- _INPUT MATERIAL_
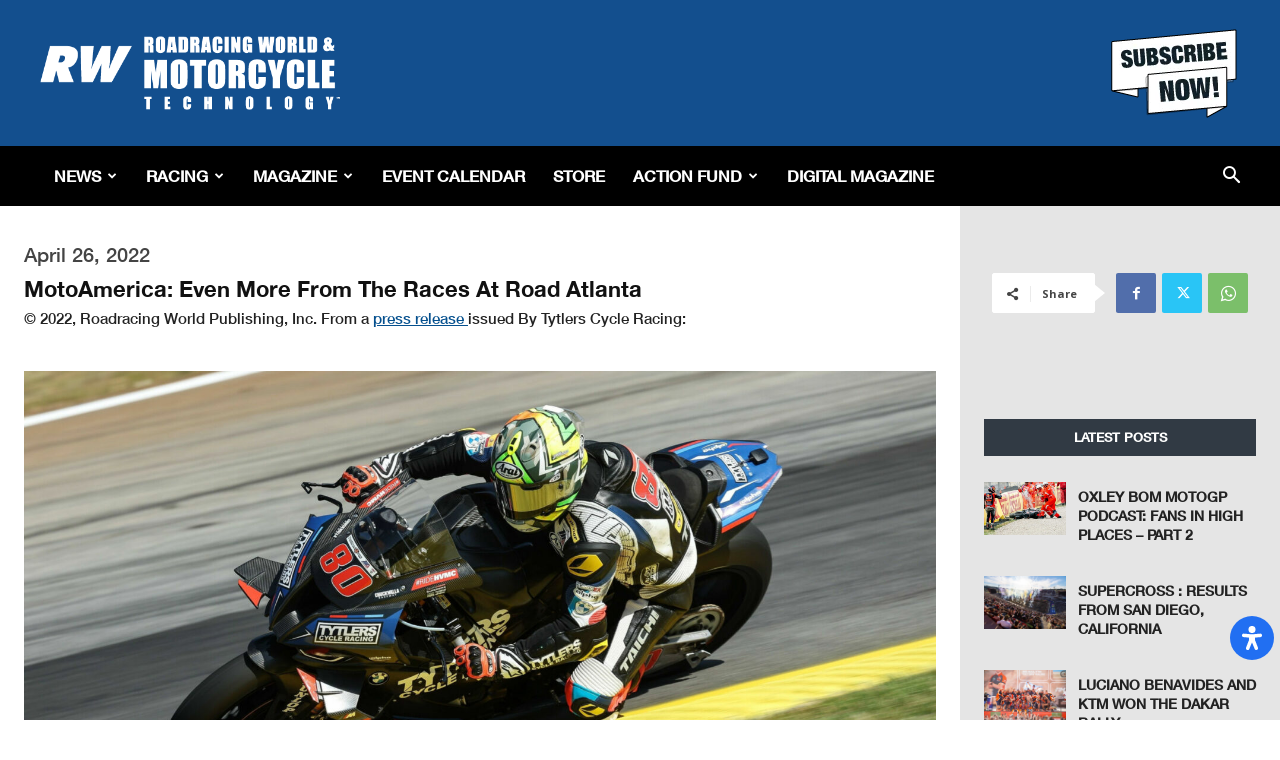

--- FILE ---
content_type: text/html; charset=utf-8
request_url: https://www.google.com/recaptcha/api2/aframe
body_size: 270
content:
<!DOCTYPE HTML><html><head><meta http-equiv="content-type" content="text/html; charset=UTF-8"></head><body><script nonce="NLDZGtOBswoBzPkHqAQlIA">/** Anti-fraud and anti-abuse applications only. See google.com/recaptcha */ try{var clients={'sodar':'https://pagead2.googlesyndication.com/pagead/sodar?'};window.addEventListener("message",function(a){try{if(a.source===window.parent){var b=JSON.parse(a.data);var c=clients[b['id']];if(c){var d=document.createElement('img');d.src=c+b['params']+'&rc='+(localStorage.getItem("rc::a")?sessionStorage.getItem("rc::b"):"");window.document.body.appendChild(d);sessionStorage.setItem("rc::e",parseInt(sessionStorage.getItem("rc::e")||0)+1);localStorage.setItem("rc::h",'1768788156974');}}}catch(b){}});window.parent.postMessage("_grecaptcha_ready", "*");}catch(b){}</script></body></html>

--- FILE ---
content_type: image/svg+xml
request_url: https://www.roadracingworld.com/wp-content/plugins/readabler/images/toggles/keyboard-navigation.svg
body_size: 258
content:
<svg xmlns="http://www.w3.org/2000/svg" viewBox="0 0 640 512"><path d="M436 280H460C466.656 280 472 274.656 472 268V244C472 237.344 466.656 232 460 232H436C429.344 232 424 237.344 424 244V268C424 274.656 429.344 280 436 280ZM284 232H260C253.344 232 248 237.344 248 244V268C248 274.656 253.344 280 260 280H284C290.656 280 296 274.656 296 268V244C296 237.344 290.656 232 284 232ZM356 200H380C386.656 200 392 194.656 392 188V164C392 157.344 386.656 152 380 152H356C349.344 152 344 157.344 344 164V188C344 194.656 349.344 200 356 200ZM436 200H460C466.656 200 472 194.656 472 188V164C472 157.344 466.656 152 460 152H436C429.344 152 424 157.344 424 164V188C424 194.656 429.344 200 436 200ZM120.969 159.031C111.594 149.656 96.406 149.656 87.031 159.031L7.031 239.031C2.344 243.719 0 249.859 0 256C0 262.141 2.344 268.281 7.031 272.969L87.031 352.969C91.719 357.656 97.844 360 104 360S116.281 357.656 120.969 352.969C130.344 343.594 130.344 328.406 120.969 319.031L57.938 256L120.969 192.969C130.344 183.594 130.344 168.406 120.969 159.031ZM356 280H380C386.656 280 392 274.656 392 268V244C392 237.344 386.656 232 380 232H356C349.344 232 344 237.344 344 244V268C344 274.656 349.344 280 356 280ZM540 152H516C509.344 152 504 157.344 504 164V188C504 194.656 509.344 200 516 200H540C546.656 200 552 194.656 552 188V164C552 157.344 546.656 152 540 152ZM576 64H224C188.654 64 160 92.654 160 128V384C160 419.346 188.654 448 224 448H576C611.346 448 640 419.346 640 384V128C640 92.654 611.346 64 576 64ZM592 384C592 392.822 584.822 400 576 400H224C215.178 400 208 392.822 208 384V128C208 119.178 215.178 112 224 112H576C584.822 112 592 119.178 592 128V384ZM284 152H260C253.344 152 248 157.344 248 164V188C248 194.656 253.344 200 260 200H284C290.656 200 296 194.656 296 188V164C296 157.344 290.656 152 284 152ZM480 320H320C311.125 320 304 327.125 304 336V352C304 360.875 311.125 368 320 368H480C488.875 368 496 360.875 496 352V336C496 327.125 488.875 320 480 320ZM540 232H516C509.344 232 504 237.344 504 244V268C504 274.656 509.344 280 516 280H540C546.656 280 552 274.656 552 268V244C552 237.344 546.656 232 540 232Z"/></svg>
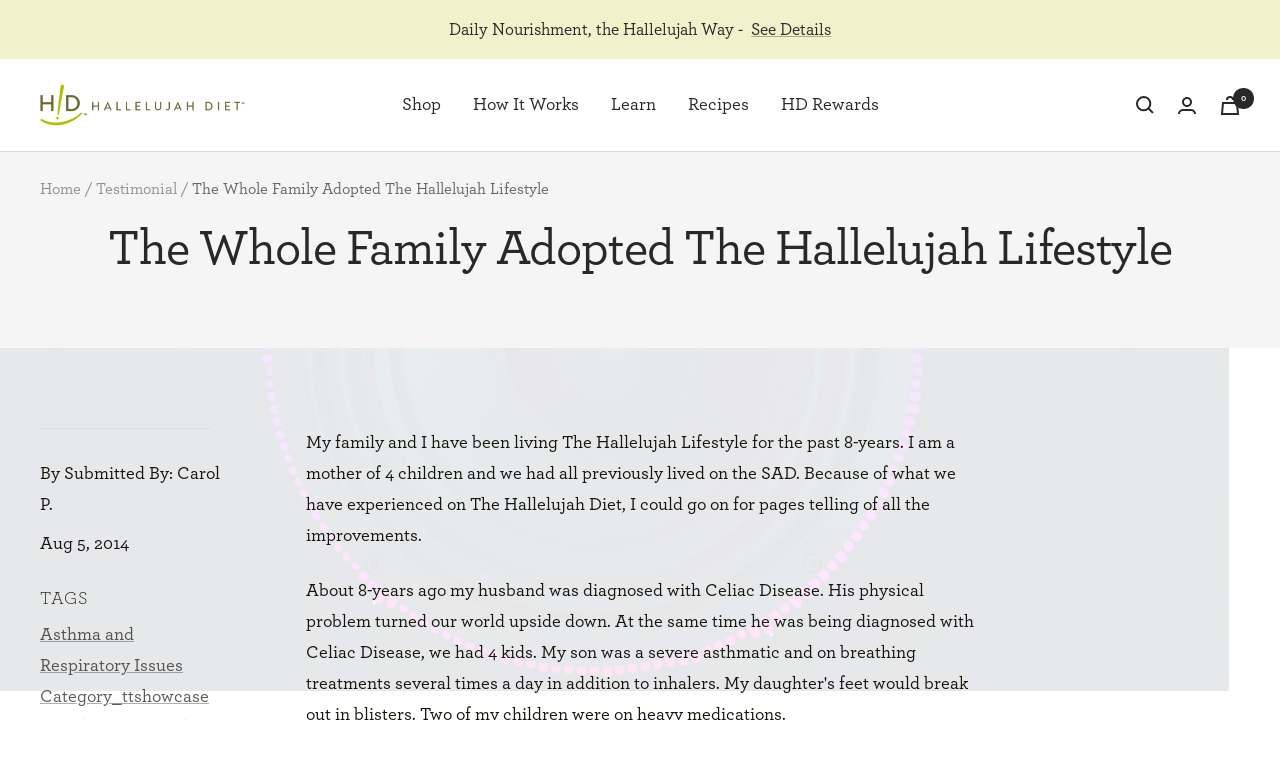

--- FILE ---
content_type: text/css
request_url: https://myhdiet.com/cdn/shop/t/145/assets/font.css?v=119591421542205047291764969068
body_size: -437
content:
@font-face{font-family:Archer;src:url(//myhdiet.com/cdn/shop/t/145/assets/Archer-Medium-Pro.otf?v=98044007886805881941764969020) format("opentype");font-weight:400;font-style:normal}@font-face{font-family:Archer;src:url(//myhdiet.com/cdn/shop/t/145/assets/Archer-Bold-Pro.otf?v=60595423511442917051764969016) format("opentype");font-weight:600;font-style:normal}@font-face{font-family:Archer;src:url(//myhdiet.com/cdn/shop/t/145/assets/Archer-Light-Pro.otf?v=162023831704966500591764969019) format("opentype");font-weight:300;font-style:normal}@font-face{font-family:Brandon Grotesque;src:url(//myhdiet.com/cdn/shop/t/145/assets/BrandonGrotesque-Medium.otf?v=28545626514121431721764969029) format("opentype");font-weight:400;font-style:normal}@font-face{font-family:Brandon Grotesque;src:url(//myhdiet.com/cdn/shop/t/145/assets/BrandonGrotesque-Bold.otf?v=1997238294991511611764969029) format("opentype");font-weight:600;font-style:normal}@font-face{font-family:Brandon Grotesque;src:url(//myhdiet.com/cdn/shop/t/145/assets/BrandonGrotesque-Regular.otf?v=95634680971902463571764969030) format("opentype");font-weight:300;font-style:normal}
/*# sourceMappingURL=/cdn/shop/t/145/assets/font.css.map?v=119591421542205047291764969068 */
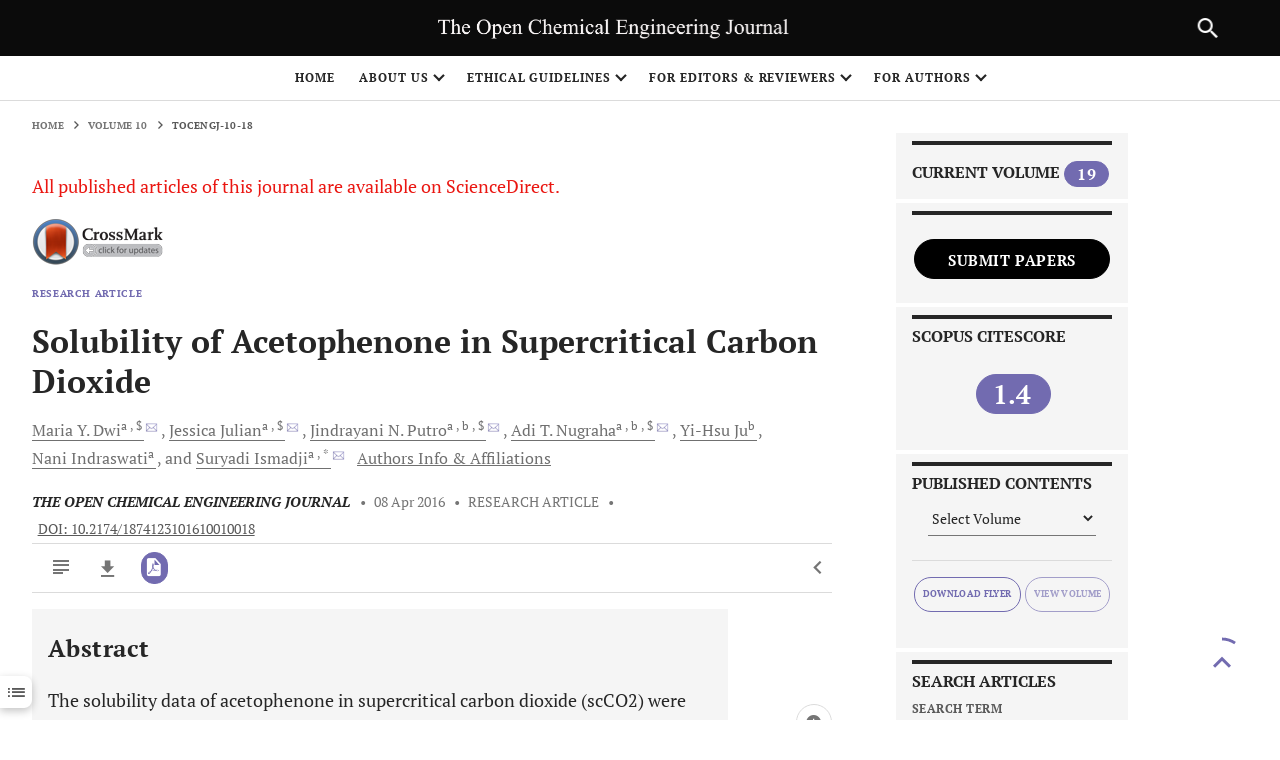

--- FILE ---
content_type: text/html; charset=UTF-8
request_url: https://openchemicalengineeringjournal.com/article_stats_json_data.php?ARTICLE=TOCENGJ-10-18
body_size: -98
content:
null


--- FILE ---
content_type: text/javascript
request_url: https://openchemicalengineeringjournal.com/resources/skin/releasedAssets/js/l6uv_product.js
body_size: 3820
content:

if(window.PB&&window.PB.$){(function($,undefined){if($===undefined){return;}
var richTextWidgetAssetBrowser=function(callback,value,meta){var options={canSelectFile:true,canSelectFolder:false};var fileManagerPromise=$.assetBrowser(null,value,meta.filetype,window,options);fileManagerPromise.progress(function(aSelectedHierarchyItems,isFolder){if(aSelectedHierarchyItems.length>0&&!isFolder){var selectedResource=aSelectedHierarchyItems[0];callback(selectedResource.Href);if(window&&window.ImageDialog&&typeof(window.ImageDialog)!='undefined'){if(window.ImageDialog.getImageData){window.ImageDialog.getImageData();}
if(window.ImageDialog.showPreviewImage){window.ImageDialog.showPreviewImage(selectedResource.Href);}}}});return fileManagerPromise;};var HTML_CONTAINER='<div class="bs pb-tinymce-container">'+'<div class="pb-tinymce-target"/>'+'<div class="pb-tinymce-backdrop modal-backdrop"/>'+'</div>';var RichTextWidget={init:function(){if(window.tinyMCE===undefined){return;}
$("html").on("dblclick","[data-pb-widget-type='general-rich-text']:not(.pb-widget-locked)",{},function(){if($(".pb-tinymce-container").length===0)
if($("html").hasClass("pb-dropzone-mode")){var richChild=$(this).find(".pb-rich-text");RichTextWidget.activate.call(richChild[0]);}});},activate:function(){var el=this;var $el=$(this);var widget=$el.closest('.pb-widget').data('pb-view');if(!widget){return;}
function runEditor(el,widget){var tinyMCEConfig=$.extend({style_formats_merge:true,forced_root_block:'p',mode:'none',theme:'silver',selector:".pb-tinymce-container .pb-tinymce-target",plugins:['advlist autolink lists link image charmap print preview anchor','searchreplace visualblocks code fullscreen','insertdatetime media table paste code help wordcount hr template'],menu:{file:{title:'File',items:'newdocument customSaveMenuItem | preview | print '},},toolbar:'customSaveButton | undo redo | styleselect | template | bold italic backcolor forecolor| alignleft aligncenter alignright alignjustify | bullist numlist outdent indent | link image media| print preview  fullpage | emoticons | removeformat | help',autoresize_min_height:150,autoresize_on_init:false,autoresize_bottom_margin:30,extended_valid_elements:'i[class]',file_picker_callback:richTextWidgetAssetBrowser,convert_urls:false,setup:function(ed){ed.ui.registry.addButton('customSaveButton',{icon:"save",tooltip:"Save",onAction:function(){RichTextWidget.deactivate.call(tinyMCE.activeEditor)}});ed.ui.registry.addMenuItem('customSaveMenuItem',{icon:"save",text:"Save",onAction:function(){RichTextWidget.deactivate.call(tinyMCE.activeEditor)}});},init_instance_callback:function(editor){editor.setContent(el.innerHTML);$(".pb-tinymce-container .tox-tinymce").addClass("tiny-fullscreen");}},window.pbTinyMCEConfig||{});$(HTML_CONTAINER).appendTo(document.body).click(function(){RichTextWidget.deactivate.call(tinyMCE.activeEditor);});var $target=$('.pb-tinymce-container .pb-tinymce-target');$target.data('pb-widget',widget);tinyMCE.init(tinyMCEConfig);}
var contentUpdatedInScope=$el.closest('.pb-rich-text').data('content-updated-in-scope');if(contentUpdatedInScope){runEditor(el,widget);}else{$.pbOverridePropertyDialog({parent:el}).then(function(){runEditor(el,widget);});}},deactivate:function(){tinyMCE.execCommand("mceRemoveEditor",false,this.id);var $ee=$(this.getElement());var $target=$('.pb-tinymce-container .pb-tinymce-target');var widget=$target.data('pb-widget');var locale=$.pbLocale();var updates={content:{i18n:true}};updates.content[locale]=$ee.html();$('.pb-tinymce-container').remove();widget.el.trigger('UpdateWidget',[{widget:widget,updates:updates}]);}};$(document).ready(RichTextWidget.init);})(window.PB.$);};
$(function(){$(".general-jobs-feed-reader").each(function(){var $this=$(this);var $resultsTarget=$(this).find('.jobs-body');var url=$(this).data('jobs-url');var data={};if(url){data.url=url;}
$this.pbAjax({type:'GET',url:'/pb/widgets/jobsWidget/loadWidget',data:data,dataType:'html',async:'false',success:function(data){$resultsTarget.html(data);}});});});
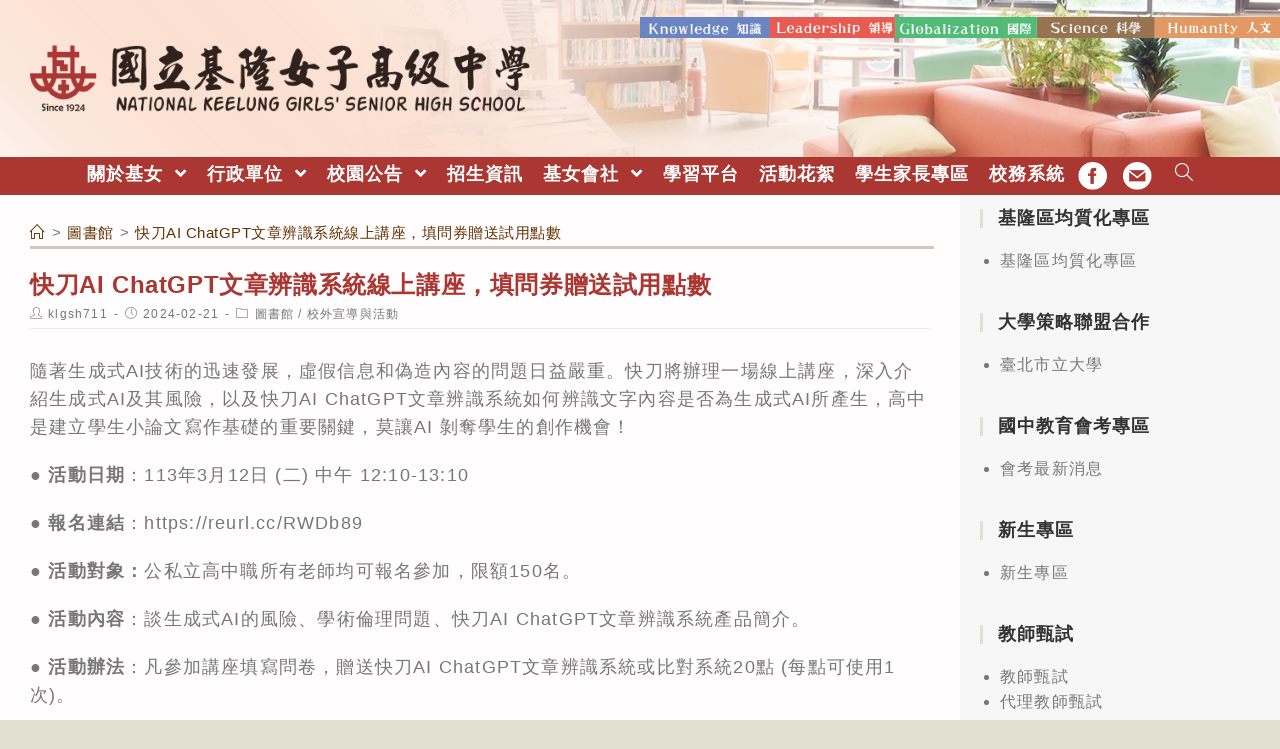

--- FILE ---
content_type: text/html; charset=utf-8
request_url: https://airtw.moenv.gov.tw/AirQuality_APIs/ajax_Widget.aspx
body_size: 278
content:
{"tw_time":"2026012008","tw_post_time":"2026/01/20 08:00:00","now_time":"2026/01/20 09:20:00"}

--- FILE ---
content_type: text/html; charset=utf-8
request_url: https://airtw.moenv.gov.tw/AirQuality_APIs/ajax_Widget.aspx
body_size: 470
content:
[{"date":"2026/01/20 09:00"} ,{"county":"基隆市"} ,{"sitename":"基隆"} ,{"sitetype":"一般站"} ,{"AQI":"38"} ,{"AVPM25":"7.4"} ,{"PM25_FIX":"5"} ,{"AVPM10":"21"} ,{"PM10_FIX":"24"} ,{"AVO3":"41"} ,{"O3_FIX":"39"} ,{"AVCO":"0.20"} ,{"CO_FIX":"0.23"} ,{"SO2_FIX":"1.1"} ,{"NO2_FIX":"4"} ,{"NMHC_FIX":"0.02"} ,{"POLLUTANT":""} ,{"AVSO2":"1"} ,{"WS_HR_FIX":"1.2"} ,{"WD_HR_FIX":"103"} ,{"RH_FIX":"83"} ]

- _WHAT IS BEING ASKED_
Give only the number of lines in the entries above that contain the string "closest".

- _PROBLEM SOLUTION_
2